Architecture Concept Review: Kyma GPU Module

## 1. Overview

The GPU module is a Kubernetes operator that runs inside each SKR cluster and installs the NVIDIA GPU Operator with cluster-appropriate Helm values. It is built with controller-runtime, exposes a single API group, and is deployed by KLM.

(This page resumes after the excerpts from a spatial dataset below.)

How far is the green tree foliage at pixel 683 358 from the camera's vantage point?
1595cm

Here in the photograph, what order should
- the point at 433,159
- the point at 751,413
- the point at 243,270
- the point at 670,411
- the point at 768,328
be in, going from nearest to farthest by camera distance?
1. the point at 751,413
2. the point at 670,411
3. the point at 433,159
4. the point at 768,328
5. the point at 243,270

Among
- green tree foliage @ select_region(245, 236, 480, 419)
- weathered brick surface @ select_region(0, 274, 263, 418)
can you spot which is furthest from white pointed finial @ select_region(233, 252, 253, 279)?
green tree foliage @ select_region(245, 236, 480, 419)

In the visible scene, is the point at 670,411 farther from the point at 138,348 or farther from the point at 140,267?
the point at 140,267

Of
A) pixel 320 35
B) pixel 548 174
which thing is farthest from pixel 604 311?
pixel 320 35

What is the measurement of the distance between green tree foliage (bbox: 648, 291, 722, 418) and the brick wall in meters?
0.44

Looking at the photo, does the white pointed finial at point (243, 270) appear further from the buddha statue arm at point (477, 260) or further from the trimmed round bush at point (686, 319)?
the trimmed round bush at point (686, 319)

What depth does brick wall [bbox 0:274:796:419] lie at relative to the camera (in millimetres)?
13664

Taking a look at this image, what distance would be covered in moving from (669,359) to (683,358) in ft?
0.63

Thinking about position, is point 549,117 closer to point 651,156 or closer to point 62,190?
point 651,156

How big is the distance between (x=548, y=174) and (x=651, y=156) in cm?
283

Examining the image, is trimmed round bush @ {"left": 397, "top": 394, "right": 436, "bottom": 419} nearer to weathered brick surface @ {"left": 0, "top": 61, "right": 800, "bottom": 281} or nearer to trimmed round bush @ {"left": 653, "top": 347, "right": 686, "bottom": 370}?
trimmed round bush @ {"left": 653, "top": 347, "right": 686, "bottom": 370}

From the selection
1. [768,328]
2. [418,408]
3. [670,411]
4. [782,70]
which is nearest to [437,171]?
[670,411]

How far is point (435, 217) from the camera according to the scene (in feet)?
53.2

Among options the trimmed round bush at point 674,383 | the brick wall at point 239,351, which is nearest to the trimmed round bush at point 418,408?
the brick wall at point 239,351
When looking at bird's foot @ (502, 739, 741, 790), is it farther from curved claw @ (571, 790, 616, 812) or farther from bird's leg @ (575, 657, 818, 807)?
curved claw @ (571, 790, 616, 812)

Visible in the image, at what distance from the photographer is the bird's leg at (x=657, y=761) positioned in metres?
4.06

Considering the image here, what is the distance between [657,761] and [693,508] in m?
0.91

User flow: enable the module from BTP Cockpit, KLM creates a `Gpu` CR, the operator detects GPU nodes, installs the NVIDIA stack via Helm, and reports status. A pod requesting `nvidia.com/gpu` then schedules and runs.

## 2. Scope

- Install the NVIDIA GPU Operator via embedded Helm chart (Helm Go SDK).
- Detect GPU nodes from machine type and OS labels (AWS, GCP, Azure).
- Configure the Garden Linux driver path with `usePrecompiled: true` and the `gardenlinux-nvidia-installer` image.
- Lifecycle: install, upgrade on values or chart bump, uninstall via finalizer, drift correction.
- Status aggregation: component health rolled up into `Gpu.status`.
- DCGM exporter enabled by default.

## 3. Architecture

| Decision | Choice |
|---|---|
| Operator location | Inside SKR, `kyma-system` namespace. Deployed by KLM. |
| Pattern | Controller-runtime + kubebuilder, single API group `gpu.kyma-project.io/v1beta1`. |
| Install mechanism | Helm Go SDK. |
| CR shape | One `Gpu` per cluster, name `default` in `kyma-system`. |
| Driver loading | NVIDIA GPU Operator + `gardenlinux-nvidia-installer` precompiled image. |
| Status model | `state` enum plus `metav1.Condition` rollup. |

## 4. Driver model

Garden Linux ships no build tools on running nodes. NVIDIA's default driver container compiles modules at runtime, which fails on Garden Linux. The fix is the upstream `gardenlinux-nvidia-installer` project, which pre-compiles modules at GL image-build time and publishes them as container images. The module configures NVIDIA GPU Operator to load those images.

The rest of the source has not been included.